- **Tareas propuestas**
1 - Según el fragmento sobre la obra de Laure Lachéroy, ¿qué sitúa la artista como poderoso punto de partida?
2 - Extrae literalmente del fragmento sobre la obra de Laure Lachéroy el pasaje que comienza en las palabras "Argumentos todos para" y termina tras las palabras "absoluto valor plástico.".

━━━ Fragmento citado ━━━

Argumentos todos para considerar una artista rigurosa, hacedora de una obra de contundencia, solidez e inequívocos gestos plásticos. Desde estos parámetros se pueden desarrollar muchas y buenas posiciones artísticas. Creo que todo esto es suficiente para adentrarnos por una obra a la que le sobran buenos planteamientos artísticos aunque, además, posea otras poderosas e ineludibles circunstancias. Pero, ante todo, partamos de la indiscutible realidad de que estamos ante un obra de absoluto valor plástico.
Y es que a la creación moderna le faltan muchos buenos desarrollos plásticos. Es más, hoy, con demasiada frecuencia, nos encontramos situaciones creativas formuladas sólo con un único elemento conformante: la idea. Lo demás, ni siquiera la realidad formal, es susceptible de ser tenido en cuenta. De esa manera tenemos una obra de fuerte sentido conceptual pero sin una absoluta manifestación plástica, imperando una supremacía total del contenido sobre el continente. O dicho abiertamente; la obra es la propia idea; sin más, no existiendo planteamiento físico alguno. Ello hace que el espectador sienta, como mínimo, un profundo desasosiego. ¿Sólo eso? Las consecuencias: total deserción hacia ese arte muy mal justificado. La obra de Laure Lachéroy está muy al margen de todo esto. Sitúa el proceso como poderoso punto de partida para, después, manifestar el consiguiente desarrollo conceptual. Es decir, se trata de una artista que trabaja profundamente la forma, que sabe de la realidad plástica que debe poseer cada situación, que es hacedora consciente de lo que es la pura creación y que, además, sabe cómo hacerlo. Desde ahí, se puede llegar, con sumo éxito artístico, a cualquier consideración significativa.

━━━ Datos proporcionados ━━━

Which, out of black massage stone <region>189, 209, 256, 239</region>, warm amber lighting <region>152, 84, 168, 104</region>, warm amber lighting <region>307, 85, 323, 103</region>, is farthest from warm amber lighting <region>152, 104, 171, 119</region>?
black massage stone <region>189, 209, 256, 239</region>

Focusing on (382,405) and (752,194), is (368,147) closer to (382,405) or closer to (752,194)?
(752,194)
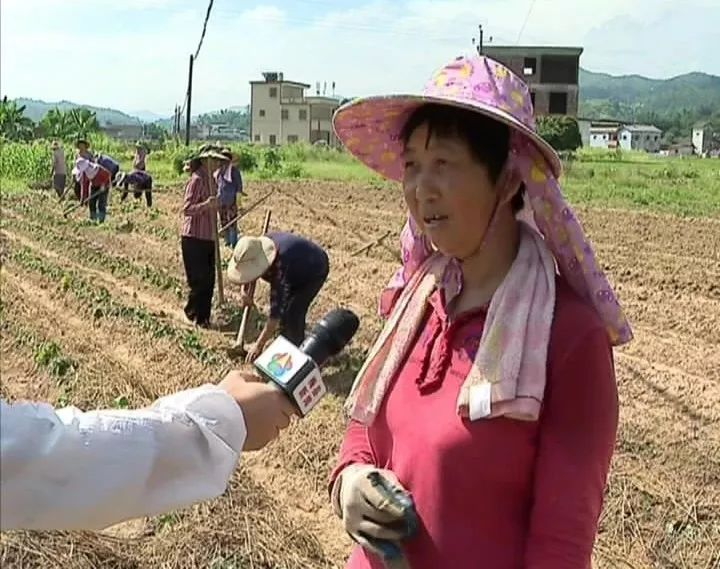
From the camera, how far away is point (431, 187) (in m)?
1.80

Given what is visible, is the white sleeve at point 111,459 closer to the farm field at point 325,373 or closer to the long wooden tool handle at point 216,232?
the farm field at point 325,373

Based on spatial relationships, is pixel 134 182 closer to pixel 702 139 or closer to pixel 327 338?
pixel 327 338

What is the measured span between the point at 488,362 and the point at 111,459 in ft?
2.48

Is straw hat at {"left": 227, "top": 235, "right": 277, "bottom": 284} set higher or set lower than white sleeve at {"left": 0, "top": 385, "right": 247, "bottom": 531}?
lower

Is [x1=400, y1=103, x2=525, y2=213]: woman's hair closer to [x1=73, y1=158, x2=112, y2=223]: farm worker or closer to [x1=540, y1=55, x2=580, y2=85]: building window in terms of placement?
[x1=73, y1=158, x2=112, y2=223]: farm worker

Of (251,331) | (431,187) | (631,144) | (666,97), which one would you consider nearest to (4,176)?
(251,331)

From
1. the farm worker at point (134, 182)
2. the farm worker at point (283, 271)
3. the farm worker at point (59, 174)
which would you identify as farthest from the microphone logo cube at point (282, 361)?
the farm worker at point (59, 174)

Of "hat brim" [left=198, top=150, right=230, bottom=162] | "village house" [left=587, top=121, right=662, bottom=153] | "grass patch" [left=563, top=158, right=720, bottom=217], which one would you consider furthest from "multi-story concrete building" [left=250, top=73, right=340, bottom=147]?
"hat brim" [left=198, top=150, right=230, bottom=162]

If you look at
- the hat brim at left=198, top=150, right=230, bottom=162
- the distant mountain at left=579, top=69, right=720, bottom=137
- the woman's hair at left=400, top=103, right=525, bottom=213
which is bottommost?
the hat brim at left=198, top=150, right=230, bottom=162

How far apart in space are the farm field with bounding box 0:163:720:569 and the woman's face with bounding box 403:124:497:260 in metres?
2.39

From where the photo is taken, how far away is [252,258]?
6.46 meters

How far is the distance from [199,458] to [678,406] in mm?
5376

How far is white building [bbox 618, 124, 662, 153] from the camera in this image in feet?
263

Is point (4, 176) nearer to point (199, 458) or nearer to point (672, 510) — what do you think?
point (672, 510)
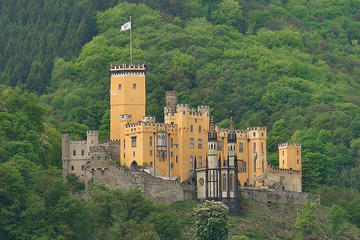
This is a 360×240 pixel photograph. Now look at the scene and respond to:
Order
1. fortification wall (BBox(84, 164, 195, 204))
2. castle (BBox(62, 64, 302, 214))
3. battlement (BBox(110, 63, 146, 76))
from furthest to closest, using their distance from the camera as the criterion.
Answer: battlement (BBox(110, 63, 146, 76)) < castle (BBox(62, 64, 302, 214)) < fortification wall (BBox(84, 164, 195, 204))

━━━

- **Soluciones completas**
1 - El proceso.

2 -
Argumentos todos para considerar una artista rigurosa, hacedora de una obra de contundencia, solidez e inequívocos gestos plásticos. Desde estos parámetros se pueden desarrollar muchas y buenas posiciones artísticas. Creo que todo esto es suficiente para adentrarnos por una obra a la que le sobran buenos planteamientos artísticos aunque, además, posea otras poderosas e ineludibles circunstancias. Pero, ante todo, partamos de la indiscutible realidad de que estamos ante un obra de absoluto valor plástico.